Además, el documento propone permitir que las compañías puedan fijar libremente los precios de lanzamiento de sus productos en los mercados europeos, facilitar y simplificar el acceso a la financiación destinada a la innovación, asegurar que la política comercial de la UE respalde a los sectores clave, estratégicos y competitivos y reactivar el diálogo estratégico sobre medicamentos.
La federación reclama igualmente que las evaluaciones de tecnologías sanitarias y los sistemas de precio y reembolso tengan en cuenta todas las dimensiones del valor de los medicamentos.

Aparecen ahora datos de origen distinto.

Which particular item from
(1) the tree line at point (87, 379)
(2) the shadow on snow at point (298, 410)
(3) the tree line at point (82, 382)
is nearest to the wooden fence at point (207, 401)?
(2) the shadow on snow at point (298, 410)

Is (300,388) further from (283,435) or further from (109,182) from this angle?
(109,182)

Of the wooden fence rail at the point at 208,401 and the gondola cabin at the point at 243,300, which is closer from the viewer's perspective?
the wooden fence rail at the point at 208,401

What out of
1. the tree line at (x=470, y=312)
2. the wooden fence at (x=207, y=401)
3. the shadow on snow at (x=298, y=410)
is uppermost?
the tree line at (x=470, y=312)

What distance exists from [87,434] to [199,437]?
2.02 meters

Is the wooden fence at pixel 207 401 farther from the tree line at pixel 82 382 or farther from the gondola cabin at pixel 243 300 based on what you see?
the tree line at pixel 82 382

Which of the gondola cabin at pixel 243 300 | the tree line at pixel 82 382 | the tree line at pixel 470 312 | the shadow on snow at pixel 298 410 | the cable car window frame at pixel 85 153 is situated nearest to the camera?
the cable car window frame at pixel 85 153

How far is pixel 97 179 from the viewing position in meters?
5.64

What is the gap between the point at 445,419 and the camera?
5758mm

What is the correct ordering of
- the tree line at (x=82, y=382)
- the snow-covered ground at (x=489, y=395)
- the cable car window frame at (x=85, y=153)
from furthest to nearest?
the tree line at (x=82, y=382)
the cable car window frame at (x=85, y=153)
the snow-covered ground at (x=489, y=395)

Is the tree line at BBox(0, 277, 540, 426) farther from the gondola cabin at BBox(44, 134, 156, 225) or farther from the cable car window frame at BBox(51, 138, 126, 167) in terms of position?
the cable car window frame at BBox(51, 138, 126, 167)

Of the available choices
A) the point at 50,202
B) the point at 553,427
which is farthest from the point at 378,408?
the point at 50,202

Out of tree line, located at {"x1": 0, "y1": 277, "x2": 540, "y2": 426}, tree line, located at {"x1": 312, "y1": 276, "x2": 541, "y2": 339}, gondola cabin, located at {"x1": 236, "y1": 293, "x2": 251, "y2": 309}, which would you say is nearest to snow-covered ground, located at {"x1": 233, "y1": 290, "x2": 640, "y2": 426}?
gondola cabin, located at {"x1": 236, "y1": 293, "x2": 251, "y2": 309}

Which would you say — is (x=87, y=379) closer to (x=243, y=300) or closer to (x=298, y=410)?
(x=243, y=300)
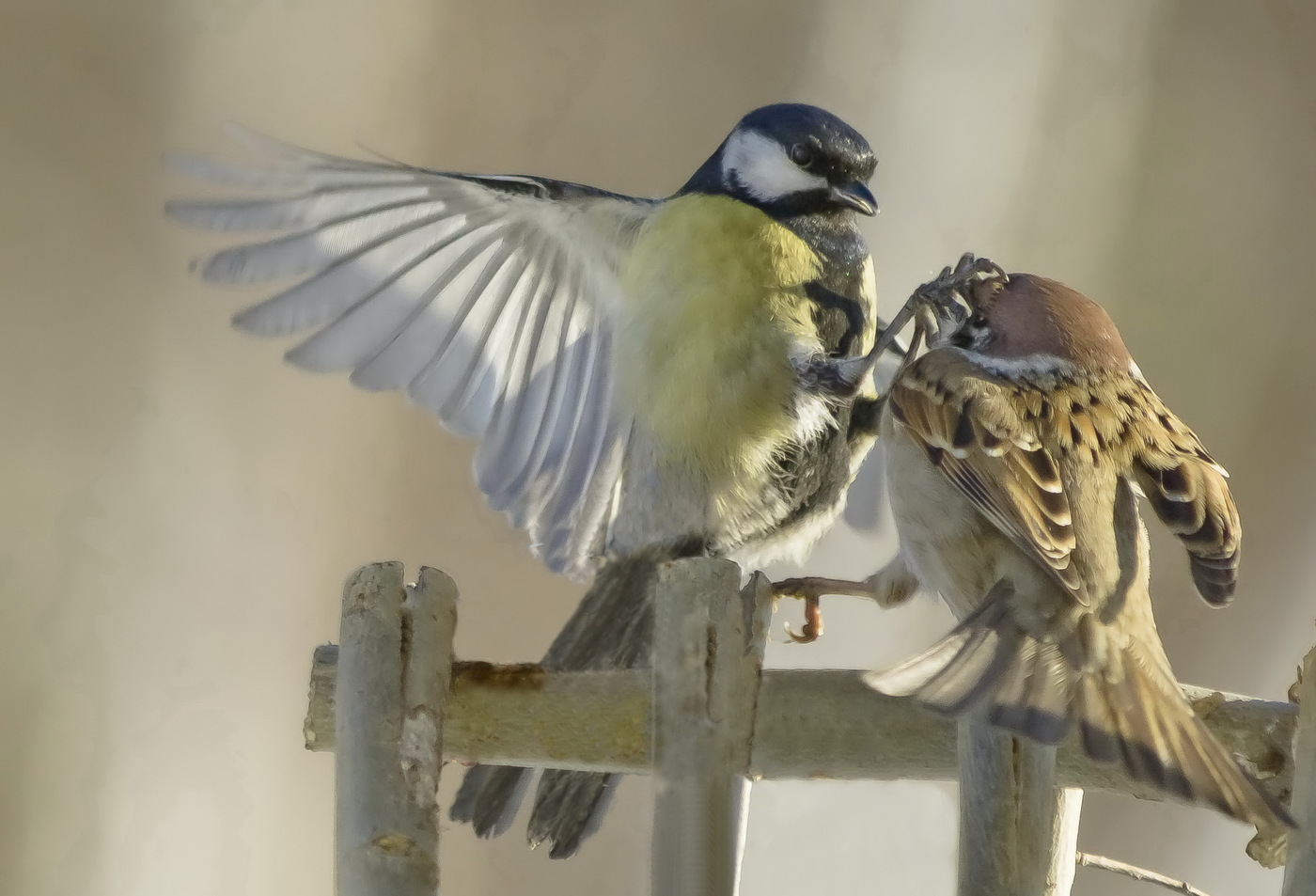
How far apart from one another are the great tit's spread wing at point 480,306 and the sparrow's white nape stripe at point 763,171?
90 mm

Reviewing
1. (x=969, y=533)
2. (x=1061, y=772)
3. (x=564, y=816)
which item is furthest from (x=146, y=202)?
(x=1061, y=772)

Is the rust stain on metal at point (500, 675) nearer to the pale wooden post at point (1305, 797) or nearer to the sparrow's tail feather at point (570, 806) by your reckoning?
the sparrow's tail feather at point (570, 806)

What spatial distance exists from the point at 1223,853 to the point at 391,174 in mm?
1241

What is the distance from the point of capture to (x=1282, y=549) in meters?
1.50

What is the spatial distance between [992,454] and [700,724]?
24cm

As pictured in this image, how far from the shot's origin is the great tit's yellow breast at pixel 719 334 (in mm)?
956

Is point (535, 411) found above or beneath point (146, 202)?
beneath

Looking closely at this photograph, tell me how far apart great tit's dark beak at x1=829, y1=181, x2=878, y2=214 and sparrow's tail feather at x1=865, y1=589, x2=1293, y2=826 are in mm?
446

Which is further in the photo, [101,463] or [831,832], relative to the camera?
[831,832]

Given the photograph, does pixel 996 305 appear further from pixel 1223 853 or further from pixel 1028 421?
pixel 1223 853

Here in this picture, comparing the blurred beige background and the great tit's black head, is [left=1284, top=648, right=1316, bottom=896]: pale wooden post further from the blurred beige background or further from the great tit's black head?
the blurred beige background

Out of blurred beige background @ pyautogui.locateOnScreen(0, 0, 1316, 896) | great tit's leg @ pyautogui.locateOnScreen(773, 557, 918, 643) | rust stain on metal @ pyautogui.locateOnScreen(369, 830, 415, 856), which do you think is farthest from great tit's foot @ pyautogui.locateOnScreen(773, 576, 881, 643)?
blurred beige background @ pyautogui.locateOnScreen(0, 0, 1316, 896)

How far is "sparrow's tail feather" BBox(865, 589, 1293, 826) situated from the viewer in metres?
0.52

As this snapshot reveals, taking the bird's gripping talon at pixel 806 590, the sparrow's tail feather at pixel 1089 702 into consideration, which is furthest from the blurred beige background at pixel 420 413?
the sparrow's tail feather at pixel 1089 702
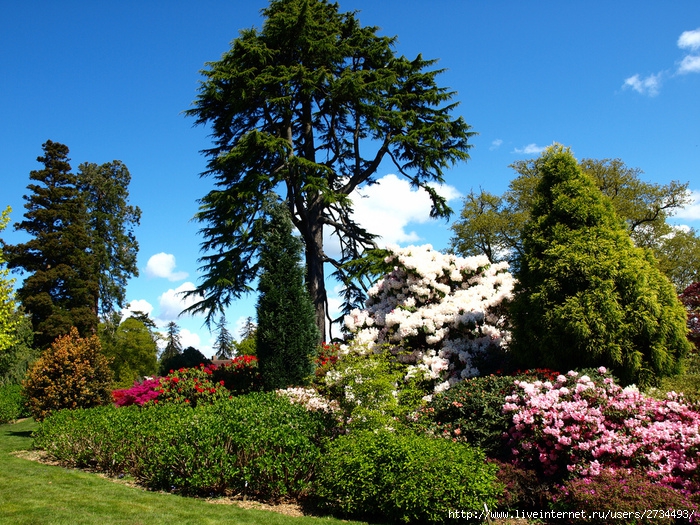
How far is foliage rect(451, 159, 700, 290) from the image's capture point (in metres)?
25.4

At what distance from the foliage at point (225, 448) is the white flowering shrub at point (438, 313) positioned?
198 centimetres

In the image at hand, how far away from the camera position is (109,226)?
107 ft

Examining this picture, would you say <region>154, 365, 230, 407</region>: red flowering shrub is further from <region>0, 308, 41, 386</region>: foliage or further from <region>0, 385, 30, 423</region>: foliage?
<region>0, 308, 41, 386</region>: foliage

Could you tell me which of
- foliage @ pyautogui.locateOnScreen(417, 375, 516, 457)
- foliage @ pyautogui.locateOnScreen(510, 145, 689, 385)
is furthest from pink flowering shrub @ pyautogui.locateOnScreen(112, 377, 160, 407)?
foliage @ pyautogui.locateOnScreen(510, 145, 689, 385)

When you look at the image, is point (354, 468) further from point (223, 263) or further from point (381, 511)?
point (223, 263)

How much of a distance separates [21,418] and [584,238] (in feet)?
63.0

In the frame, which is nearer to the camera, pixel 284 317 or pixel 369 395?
pixel 369 395

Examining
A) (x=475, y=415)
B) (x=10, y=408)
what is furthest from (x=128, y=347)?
(x=475, y=415)

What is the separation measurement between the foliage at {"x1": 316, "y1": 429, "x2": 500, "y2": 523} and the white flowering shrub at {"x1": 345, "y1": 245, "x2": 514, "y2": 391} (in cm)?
241

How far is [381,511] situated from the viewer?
17.7ft

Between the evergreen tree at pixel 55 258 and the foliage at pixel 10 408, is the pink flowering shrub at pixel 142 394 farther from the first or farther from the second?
the evergreen tree at pixel 55 258

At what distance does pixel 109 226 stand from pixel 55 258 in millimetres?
5204

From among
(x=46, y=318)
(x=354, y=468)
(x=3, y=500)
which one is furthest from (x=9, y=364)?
(x=354, y=468)

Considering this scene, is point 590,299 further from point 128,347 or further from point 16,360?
point 128,347
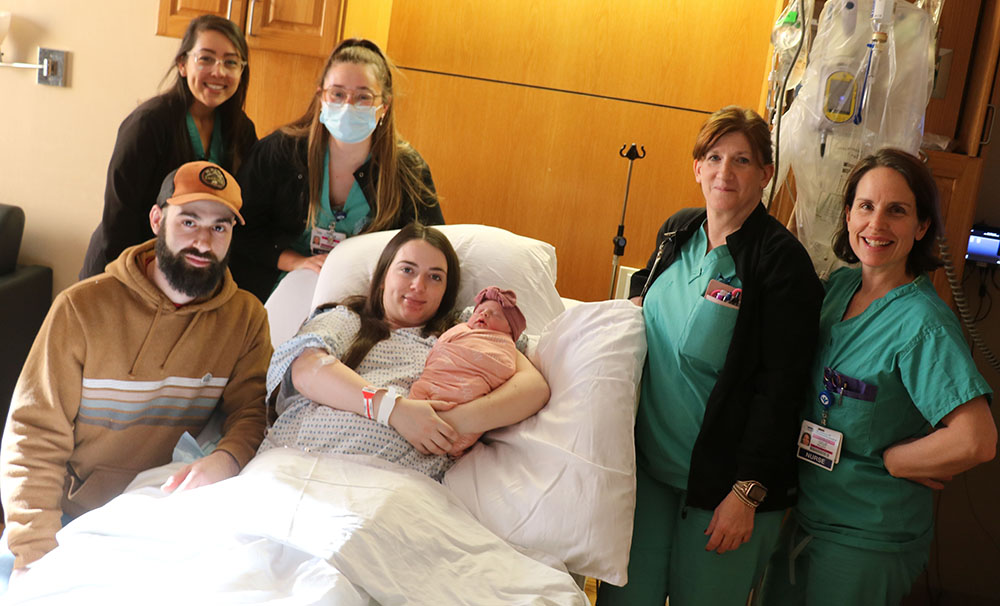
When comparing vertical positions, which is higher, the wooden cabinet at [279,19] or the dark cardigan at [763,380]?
the wooden cabinet at [279,19]

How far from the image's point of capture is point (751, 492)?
1.76 m

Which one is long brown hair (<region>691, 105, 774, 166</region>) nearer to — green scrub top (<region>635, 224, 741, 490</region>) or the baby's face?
green scrub top (<region>635, 224, 741, 490</region>)

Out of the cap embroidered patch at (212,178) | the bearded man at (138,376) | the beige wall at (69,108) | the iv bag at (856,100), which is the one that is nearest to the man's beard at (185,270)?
the bearded man at (138,376)

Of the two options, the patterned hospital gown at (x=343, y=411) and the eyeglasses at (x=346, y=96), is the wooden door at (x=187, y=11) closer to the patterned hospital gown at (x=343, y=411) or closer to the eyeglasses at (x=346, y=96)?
the eyeglasses at (x=346, y=96)

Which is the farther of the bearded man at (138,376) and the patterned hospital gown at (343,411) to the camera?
the patterned hospital gown at (343,411)

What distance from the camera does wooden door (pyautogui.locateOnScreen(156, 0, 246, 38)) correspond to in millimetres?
3037

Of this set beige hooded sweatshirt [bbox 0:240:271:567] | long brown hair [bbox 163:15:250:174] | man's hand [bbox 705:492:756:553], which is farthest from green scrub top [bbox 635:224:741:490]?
long brown hair [bbox 163:15:250:174]

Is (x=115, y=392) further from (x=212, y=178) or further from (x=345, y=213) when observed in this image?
(x=345, y=213)

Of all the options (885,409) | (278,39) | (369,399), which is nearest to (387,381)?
(369,399)

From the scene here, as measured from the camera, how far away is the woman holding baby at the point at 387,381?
6.06 feet

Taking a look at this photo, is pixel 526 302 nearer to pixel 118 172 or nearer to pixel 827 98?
pixel 827 98

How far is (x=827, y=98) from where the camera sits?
230 cm

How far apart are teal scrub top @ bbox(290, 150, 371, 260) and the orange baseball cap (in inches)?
23.0

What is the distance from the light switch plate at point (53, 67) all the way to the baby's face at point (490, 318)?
8.22ft
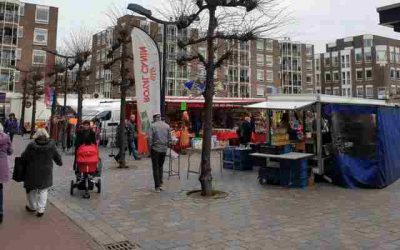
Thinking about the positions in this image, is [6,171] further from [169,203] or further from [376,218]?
[376,218]

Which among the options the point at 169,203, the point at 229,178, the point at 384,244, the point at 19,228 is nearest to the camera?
the point at 384,244

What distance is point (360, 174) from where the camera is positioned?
11.1 metres

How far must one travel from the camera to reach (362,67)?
91.2 meters

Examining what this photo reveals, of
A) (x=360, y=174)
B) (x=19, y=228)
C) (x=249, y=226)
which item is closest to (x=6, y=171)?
(x=19, y=228)

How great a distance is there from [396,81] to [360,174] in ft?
282

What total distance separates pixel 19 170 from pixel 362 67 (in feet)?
301

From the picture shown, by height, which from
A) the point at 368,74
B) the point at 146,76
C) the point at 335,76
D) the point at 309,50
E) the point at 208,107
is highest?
the point at 309,50

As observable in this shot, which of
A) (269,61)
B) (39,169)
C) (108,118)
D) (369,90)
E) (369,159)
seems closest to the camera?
(39,169)

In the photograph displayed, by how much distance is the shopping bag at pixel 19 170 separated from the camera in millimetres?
8062

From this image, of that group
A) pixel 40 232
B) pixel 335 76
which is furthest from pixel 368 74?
pixel 40 232

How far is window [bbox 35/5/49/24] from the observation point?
6438 centimetres

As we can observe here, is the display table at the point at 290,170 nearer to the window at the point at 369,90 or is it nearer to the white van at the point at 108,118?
the white van at the point at 108,118

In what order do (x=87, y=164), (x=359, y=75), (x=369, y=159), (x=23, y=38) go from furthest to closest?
(x=359, y=75) → (x=23, y=38) → (x=369, y=159) → (x=87, y=164)

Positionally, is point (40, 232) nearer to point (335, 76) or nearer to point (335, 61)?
point (335, 76)
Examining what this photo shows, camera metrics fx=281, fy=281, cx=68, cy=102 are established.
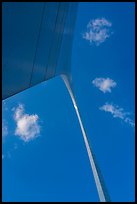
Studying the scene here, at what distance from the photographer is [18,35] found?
7.28 m

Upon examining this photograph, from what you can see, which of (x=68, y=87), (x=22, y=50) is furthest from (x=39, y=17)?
(x=68, y=87)

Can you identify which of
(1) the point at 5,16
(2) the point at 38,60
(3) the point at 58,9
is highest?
(3) the point at 58,9

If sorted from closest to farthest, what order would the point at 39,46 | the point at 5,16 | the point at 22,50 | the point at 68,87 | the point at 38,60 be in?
the point at 5,16
the point at 22,50
the point at 39,46
the point at 38,60
the point at 68,87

Asimismo, pide retirar de forma progresiva las medidas nacionales de contención del gasto y respetar la Directiva de Transparencia de la UE.
Industria farmacéutica, pieza clave para la economía europea
Efpia ha remarcado el peso del sector farmacéutico en las cuentas comunitarias. Según sus cálculos, la balanza comercial de la Unión Europea pasaría de un superávit de 147.000 millones de euros a un déficit de 47.000 millones si se eliminara la aportación de esta industria.
También recuerda que el sector actúa como motor esencial del crecimiento de la I+D industrial en Europa, con una inversión anual de 55.000 millones de euros en investigación y desarrollo de nuevos fármacos. Esa actividad se traduce en 320.000 millones de euros en exportaciones, lo que convierte a la industria farmacéutica en el principal contribuyente al superávit comercial de la UE, con un 30 por ciento más que la suma del resto de sectores industriales.
Pese a ello, la patronal alerta de la pérdida de peso europeo en las últimas dos décadas, con un retroceso del 25 por ciento en I+D biomédica. Entre 2010 y 2022, la inversión en I+D de la UE avanzó a una media anual del 4,4 por ciento, por debajo del 5,5 por ciento registrado en Estados Unidos y muy lejos del 20,7 por ciento de China.
El contexto geopolítico se ha vuelto más complejo, tal y como detalla el Informe Draghi de 2024, que reconoce la relevancia estratégica de la industria farmacéutica y la incertidumbre sobre su futuro. No obstante, Efpia subraya que la mayoría de las recomendaciones incluidas en dicho informe continúan sin aplicarse.
“El valor que la industria farmacéutica aporta a la balanza comercial de la UE es inigualable y crucial para el futuro de Europa. Pero con demasiada frecuencia se pasa por alto el valor estratégico del sector. Ahora es el momento de actuar si queremos aprovechar los beneficios que este sector puede aportar como pilar para construir el futuro económico de Europa”, ha declarado la directora general de Efpia, Nathalie Moll.
En este contexto, la patronal insiste en que los dirigentes de la UE tienen capacidad para revertir las tendencias de las últimas décadas y asegurar que Europa siga siendo un destino preferente para la inversión en innovación, formación y empleo en la industria farmacéutica.